### Article
____________
Abjectly "Caw" is about what Taslima does best: a bruising 'tell all' and it is not as if, this is the first time she has done it. Her previous offerings have been titillating tales of her apparently insatiable sexual `appetite'. It wont therefore be an unfair assessment to say that being `long and hard' at it, she has reached a nirvanical point in her career where terms like `slut' or `whore' lashed most rudely across her, are terms she has crossed the threshold of worry, and has probably learnt not to take too seriously at heart. No crusading warrior can or should get bogged down by terms that are meant only to shift the focus, but what is surprising is the Kolkata `duh-duh's who championed Taslima all along are the ones foul mouthing her the most today. Some fall, but a perfectly desirable fall from favor!

A self proclaimed `Wasted Women', where she probably went wrong in "Caw", is a failure to realize that not many in Bangladesh's so-called egalitarian `civil society', the ones mercilessly brutalized this time around i.e. writers, thinkers, poets, pressmen, politicians and other good-for-nothings et al, while privately in agreement with her rights to free speech and actions as to `do' whatever she thinks fit to do with her body, are unwilling to make that fine transition of a PUBLIC stand to the whole gamut of sex and sexuality.

The pain, humiliation, hurt and feelings of betrayals, and the incessant hee-haw start rights here!
____________
### Data extract

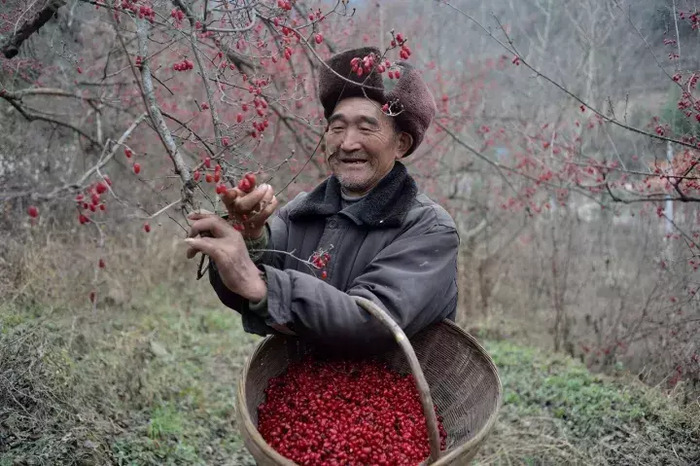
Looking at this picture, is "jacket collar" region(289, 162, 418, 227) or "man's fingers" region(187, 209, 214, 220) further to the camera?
"jacket collar" region(289, 162, 418, 227)

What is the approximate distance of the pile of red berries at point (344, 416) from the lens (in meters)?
1.82

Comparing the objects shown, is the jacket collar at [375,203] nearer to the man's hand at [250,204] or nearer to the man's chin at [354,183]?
the man's chin at [354,183]

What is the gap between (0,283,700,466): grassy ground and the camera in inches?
118

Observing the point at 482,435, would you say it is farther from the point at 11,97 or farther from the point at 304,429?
the point at 11,97

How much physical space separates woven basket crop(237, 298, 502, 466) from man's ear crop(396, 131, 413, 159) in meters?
0.79

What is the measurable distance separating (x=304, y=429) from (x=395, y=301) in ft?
1.81

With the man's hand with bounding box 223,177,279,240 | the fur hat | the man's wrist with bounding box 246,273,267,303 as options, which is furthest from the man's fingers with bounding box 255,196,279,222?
the fur hat

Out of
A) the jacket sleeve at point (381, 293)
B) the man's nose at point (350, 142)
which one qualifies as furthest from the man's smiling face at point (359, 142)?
the jacket sleeve at point (381, 293)

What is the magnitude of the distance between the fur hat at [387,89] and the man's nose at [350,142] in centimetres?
17

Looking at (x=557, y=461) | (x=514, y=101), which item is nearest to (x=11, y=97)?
(x=557, y=461)

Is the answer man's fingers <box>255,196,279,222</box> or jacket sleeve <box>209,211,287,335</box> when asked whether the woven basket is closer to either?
jacket sleeve <box>209,211,287,335</box>

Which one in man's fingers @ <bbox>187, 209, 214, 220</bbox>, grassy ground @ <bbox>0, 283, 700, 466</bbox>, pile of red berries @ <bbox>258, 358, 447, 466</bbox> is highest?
man's fingers @ <bbox>187, 209, 214, 220</bbox>

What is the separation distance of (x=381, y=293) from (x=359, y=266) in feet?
1.02

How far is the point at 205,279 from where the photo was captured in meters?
7.21
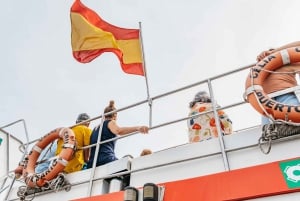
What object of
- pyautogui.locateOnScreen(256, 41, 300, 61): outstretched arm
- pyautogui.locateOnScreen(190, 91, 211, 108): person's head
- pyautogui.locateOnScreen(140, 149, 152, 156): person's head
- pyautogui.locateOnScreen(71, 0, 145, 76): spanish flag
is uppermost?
pyautogui.locateOnScreen(71, 0, 145, 76): spanish flag

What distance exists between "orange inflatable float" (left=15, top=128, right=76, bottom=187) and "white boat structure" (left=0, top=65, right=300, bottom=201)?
11cm

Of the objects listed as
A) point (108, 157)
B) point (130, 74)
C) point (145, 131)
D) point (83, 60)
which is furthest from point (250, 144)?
point (83, 60)

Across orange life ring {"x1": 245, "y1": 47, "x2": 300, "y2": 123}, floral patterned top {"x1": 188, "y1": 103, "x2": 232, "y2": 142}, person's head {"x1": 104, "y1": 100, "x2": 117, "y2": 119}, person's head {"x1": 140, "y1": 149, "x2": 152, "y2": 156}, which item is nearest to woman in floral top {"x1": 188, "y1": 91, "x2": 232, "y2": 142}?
floral patterned top {"x1": 188, "y1": 103, "x2": 232, "y2": 142}

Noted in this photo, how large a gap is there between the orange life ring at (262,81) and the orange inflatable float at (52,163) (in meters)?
1.75

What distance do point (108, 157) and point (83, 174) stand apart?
275 mm

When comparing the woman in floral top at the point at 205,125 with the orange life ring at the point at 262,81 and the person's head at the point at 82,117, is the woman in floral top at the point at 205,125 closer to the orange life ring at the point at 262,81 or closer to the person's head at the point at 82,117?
the orange life ring at the point at 262,81

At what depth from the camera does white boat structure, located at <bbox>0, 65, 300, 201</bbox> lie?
1.80m

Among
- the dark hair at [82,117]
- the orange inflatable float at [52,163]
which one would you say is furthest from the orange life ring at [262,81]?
the dark hair at [82,117]

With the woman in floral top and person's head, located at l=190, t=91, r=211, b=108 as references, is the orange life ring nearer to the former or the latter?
the woman in floral top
____________
### What this task involves
Write out the whole review of "Caw" once more, keeping every word and punctuation mark unchanged.

### Solution for this problem
Abjectly "Caw" is about what Taslima does best: a bruising 'tell all' and it is not as if, this is the first time she has done it. Her previous offerings have been titillating tales of her apparently insatiable sexual `appetite'. It wont therefore be an unfair assessment to say that being `long and hard' at it, she has reached a nirvanical point in her career where terms like `slut' or `whore' lashed most rudely across her, are terms she has crossed the threshold of worry, and has probably learnt not to take too seriously at heart. No crusading warrior can or should get bogged down by terms that are meant only to shift the focus, but what is surprising is the Kolkata `duh-duh's who championed Taslima all along are the ones foul mouthing her the most today. Some fall, but a perfectly desirable fall from favor!

A self proclaimed `Wasted Women', where she probably went wrong in "Caw", is a failure to realize that not many in Bangladesh's so-called egalitarian `civil society', the ones mercilessly brutalized this time around i.e. writers, thinkers, poets, pressmen, politicians and other good-for-nothings et al, while privately in agreement with her rights to free speech and actions as to `do' whatever she thinks fit to do with her body, are unwilling to make that fine transition of a PUBLIC stand to the whole gamut of sex and sexuality.

The pain, humiliation, hurt and feelings of betrayals, and the incessant hee-haw start rights here!